Un dollar américain à moins de 100 gourdes : la bonne nouvelle économique de 2019

Pour la 25e année consécutive, Kesner «Roro» Pharel a reçu un gouverneur de la Banque de la République d’Haïti (BRH) dans le cadre de son Grand rendez-vous économique, le 2 janvier 2020. Le 2 janvier 1995, il avait reçu pour la première fois à cet espace le gouverneur de la BRH d’alors, Leslie Délatour, de regrettée mémoire. L’émission porte depuis plusieurs années le nom de cet ex-gouverneur et ancien ministre de l’Économie et des Finances comme un forum de débat sur l’économie nationale, en particulier sur le système monétaire et financier.

Pour ce 25e numéro, comme pour la précédente, la stabilité du taux de change a encore occupé une place primordiale. «On prévoyait un dollar à 100 gourdes pour 2019, ce n’est finalement pas arrivé. Qu’est-ce qui s’est passé ? », demande Kesner Pharel au gouverneur de la BRH, Jean Baden Dubois, qui fêtera ses 25 ans à la BRH en juin prochain. « Les mesures de la banque centrale ont fonctionné », a-t-il répondu, après avoir expliqué l’ensemble des déséquilibres de l’économie qui ont conduit à une dépréciation de 130 % de la gourde au cours de la dernière décennie et de 33,3 % au cours de l’année fiscale 2018-2019.
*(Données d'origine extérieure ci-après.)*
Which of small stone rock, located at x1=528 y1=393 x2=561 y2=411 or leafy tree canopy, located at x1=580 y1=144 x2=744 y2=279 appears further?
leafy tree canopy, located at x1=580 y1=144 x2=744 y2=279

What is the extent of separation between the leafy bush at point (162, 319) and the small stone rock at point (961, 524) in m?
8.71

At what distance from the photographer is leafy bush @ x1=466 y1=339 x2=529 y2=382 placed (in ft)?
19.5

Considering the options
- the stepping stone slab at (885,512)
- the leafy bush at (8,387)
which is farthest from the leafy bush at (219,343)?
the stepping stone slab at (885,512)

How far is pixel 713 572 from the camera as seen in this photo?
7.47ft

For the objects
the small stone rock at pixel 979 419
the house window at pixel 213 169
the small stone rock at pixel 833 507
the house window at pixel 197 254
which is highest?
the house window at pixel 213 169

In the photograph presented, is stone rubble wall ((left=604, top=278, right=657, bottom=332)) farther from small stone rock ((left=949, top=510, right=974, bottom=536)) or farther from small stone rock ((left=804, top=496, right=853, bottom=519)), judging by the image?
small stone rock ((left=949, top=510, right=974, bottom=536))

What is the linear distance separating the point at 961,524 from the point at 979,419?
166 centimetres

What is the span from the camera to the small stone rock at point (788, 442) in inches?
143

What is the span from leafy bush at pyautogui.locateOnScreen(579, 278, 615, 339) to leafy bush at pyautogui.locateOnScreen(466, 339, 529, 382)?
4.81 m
On ne peut cependant négliger l’impact du ralentissement voire l’arrêt des activités économiques lors de la période du « peyi lòk » sur la stabilisation du taux de change autour de 93 gourdes pour un dollar américain. C’est l’une des rares bonnes nouvelles de l’année 2019. Durant cette période, la demande de dollars américains pour motifs de transactions avait sans doute fortement diminué. Cette baisse de la demande de la gourde a certainement ralenti sa chute. En dehors de cette période de fortes turbulences politiques, le taux de change aurait pu probablement toucher ou dépasser la barre des 100 gourdes pour un dollar en 2019.
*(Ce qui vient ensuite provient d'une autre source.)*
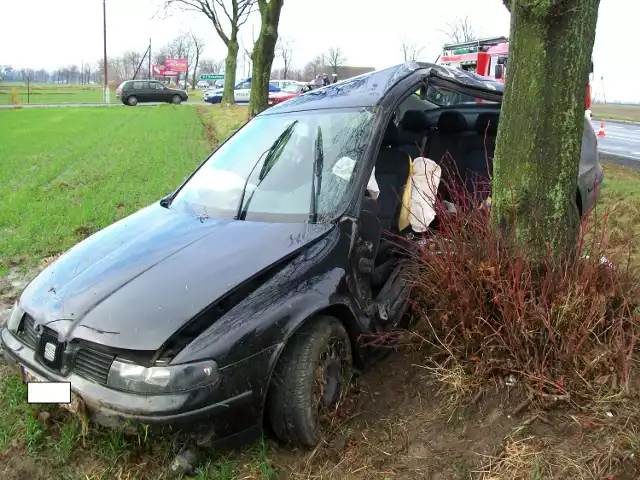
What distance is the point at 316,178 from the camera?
3.37 metres

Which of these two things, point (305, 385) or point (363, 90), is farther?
point (363, 90)

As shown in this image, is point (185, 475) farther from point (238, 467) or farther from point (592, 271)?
point (592, 271)

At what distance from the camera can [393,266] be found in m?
3.73

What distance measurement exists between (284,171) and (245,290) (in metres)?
1.21

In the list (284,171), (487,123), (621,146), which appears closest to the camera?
(284,171)

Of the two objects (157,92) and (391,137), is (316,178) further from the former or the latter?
(157,92)

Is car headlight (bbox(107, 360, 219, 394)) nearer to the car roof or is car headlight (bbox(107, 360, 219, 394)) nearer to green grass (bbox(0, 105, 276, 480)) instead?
green grass (bbox(0, 105, 276, 480))

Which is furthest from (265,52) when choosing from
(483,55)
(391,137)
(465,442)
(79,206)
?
(465,442)

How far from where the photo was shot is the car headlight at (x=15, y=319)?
2801mm

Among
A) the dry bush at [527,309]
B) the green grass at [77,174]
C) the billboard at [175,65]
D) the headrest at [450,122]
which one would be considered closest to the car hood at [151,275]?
the dry bush at [527,309]

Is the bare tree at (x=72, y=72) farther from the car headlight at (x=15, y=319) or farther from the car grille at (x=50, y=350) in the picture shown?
the car grille at (x=50, y=350)

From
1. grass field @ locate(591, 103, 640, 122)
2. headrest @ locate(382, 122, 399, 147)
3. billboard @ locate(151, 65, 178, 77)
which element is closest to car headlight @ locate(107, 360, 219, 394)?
headrest @ locate(382, 122, 399, 147)

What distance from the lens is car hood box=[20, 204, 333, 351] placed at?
7.80 ft

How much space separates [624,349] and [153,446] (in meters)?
2.39
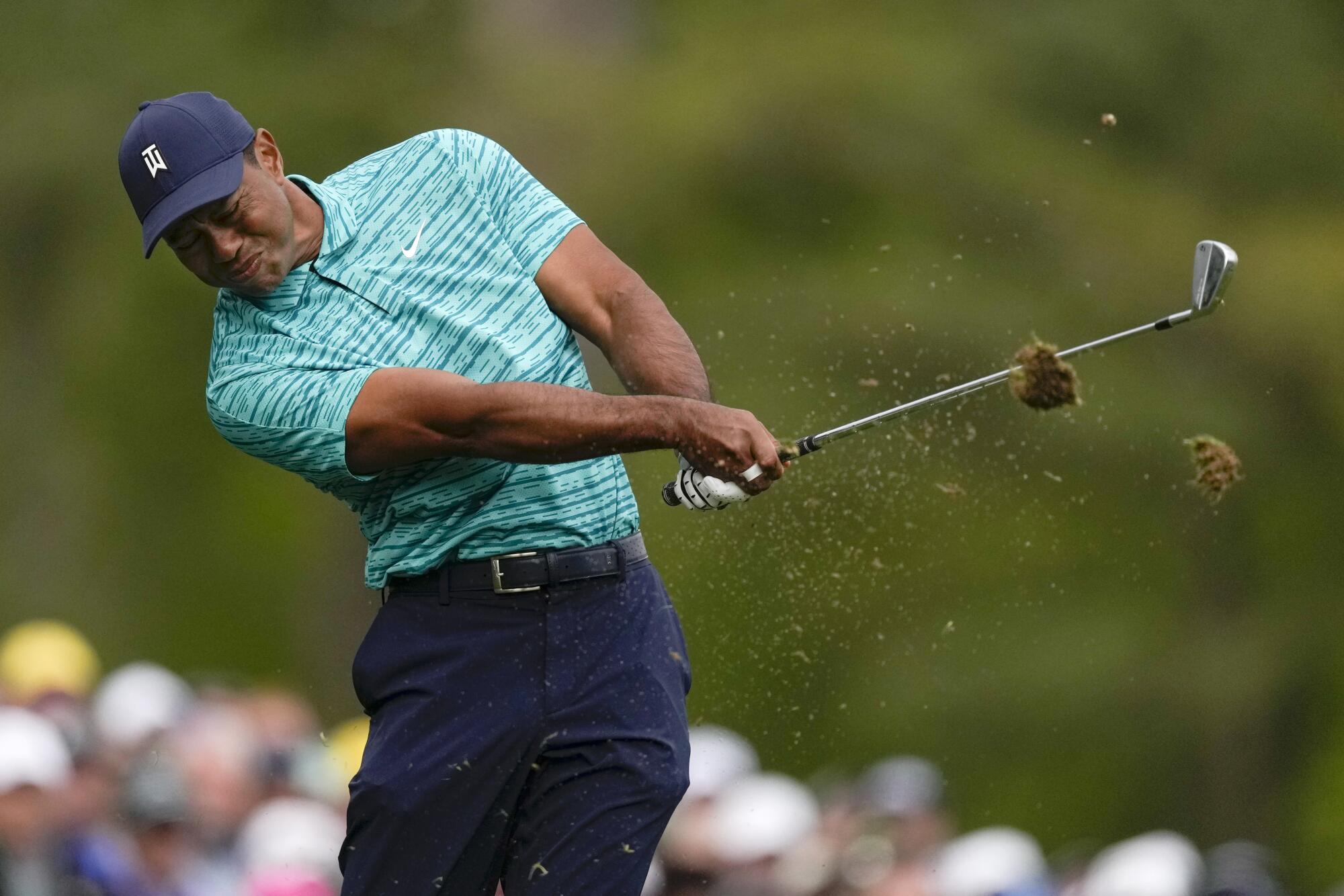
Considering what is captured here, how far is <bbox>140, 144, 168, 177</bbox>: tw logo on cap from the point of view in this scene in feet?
10.2

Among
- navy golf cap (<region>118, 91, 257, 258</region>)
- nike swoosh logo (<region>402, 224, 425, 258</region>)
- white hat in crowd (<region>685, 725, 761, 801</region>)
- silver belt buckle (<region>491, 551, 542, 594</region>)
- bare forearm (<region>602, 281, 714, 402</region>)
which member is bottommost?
white hat in crowd (<region>685, 725, 761, 801</region>)

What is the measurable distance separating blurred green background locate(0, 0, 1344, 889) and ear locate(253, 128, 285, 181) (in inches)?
237

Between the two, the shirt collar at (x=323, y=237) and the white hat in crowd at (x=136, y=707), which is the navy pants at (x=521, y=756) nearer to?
the shirt collar at (x=323, y=237)

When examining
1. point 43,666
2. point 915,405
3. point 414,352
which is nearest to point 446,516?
point 414,352

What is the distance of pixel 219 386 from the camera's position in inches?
124

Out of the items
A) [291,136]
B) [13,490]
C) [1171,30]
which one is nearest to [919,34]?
[1171,30]

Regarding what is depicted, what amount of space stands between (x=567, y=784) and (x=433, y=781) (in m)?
0.22

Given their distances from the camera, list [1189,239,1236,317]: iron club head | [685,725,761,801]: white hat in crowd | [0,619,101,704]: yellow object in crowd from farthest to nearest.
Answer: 1. [0,619,101,704]: yellow object in crowd
2. [685,725,761,801]: white hat in crowd
3. [1189,239,1236,317]: iron club head

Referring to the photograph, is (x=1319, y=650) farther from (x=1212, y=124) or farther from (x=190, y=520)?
(x=190, y=520)

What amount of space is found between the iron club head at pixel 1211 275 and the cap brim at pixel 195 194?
1659mm

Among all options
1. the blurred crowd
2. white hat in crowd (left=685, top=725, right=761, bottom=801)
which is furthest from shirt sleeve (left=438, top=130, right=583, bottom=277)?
white hat in crowd (left=685, top=725, right=761, bottom=801)

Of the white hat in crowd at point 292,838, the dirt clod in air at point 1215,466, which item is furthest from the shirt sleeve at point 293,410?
the white hat in crowd at point 292,838

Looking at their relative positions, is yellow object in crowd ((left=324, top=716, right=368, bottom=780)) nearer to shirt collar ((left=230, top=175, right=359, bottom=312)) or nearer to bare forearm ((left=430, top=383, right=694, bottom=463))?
shirt collar ((left=230, top=175, right=359, bottom=312))

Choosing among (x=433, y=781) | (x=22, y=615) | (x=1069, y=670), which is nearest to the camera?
(x=433, y=781)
Le gouverneur Dubois en a profité pour rappeler que le taux de change est un résultat qui traduit l’ensemble des déséquilibres de l’économie nationale et de la structure macroéconomique du pays. Il admet que l’année fiscale écoulée a été très difficile, particulièrement sur le plan fiscal où le Trésor public n’a collecté que 76 milliards de gourdes de recettes alors que les prévisions étaient de 99 milliards. L’État a perçu trois milliards de moins que l’année 2017-2018. Cette baisse des recettes a conduit à un énorme niveau de déficit à combler via le financement monétaire probablement. Le ministre de l’Économie et des Finances Joseph Jouthe, a confirmé la veille au même espace l’existence des arriérés de paiement du Trésor public de l’ordre de 23 milliards de gourdes.

Pourtant l’année 2019 avait démarré sur des notes très optimistes, rappelle Jean Baden Dubois, qui en veut pour preuve la formation d’un nouveau gouvernement, la signature d’un pacte de gouvernabilité entre le gouvernement et la BRH ainsi que des promesses de décaissements conditionnels du Fonds monétaire international (FMI). Justement, le FMI avait promis à Haïti 100 % de son quota de prêt, ce qui est généralement très rare dans son fonctionnement. C’était un signal très encourageant. Mais cette promesse était conditionnée par des réformes structurelles à opérer par le gouvernement haïtien dirigé à l’époque par le notaire Jean-Henry Céant.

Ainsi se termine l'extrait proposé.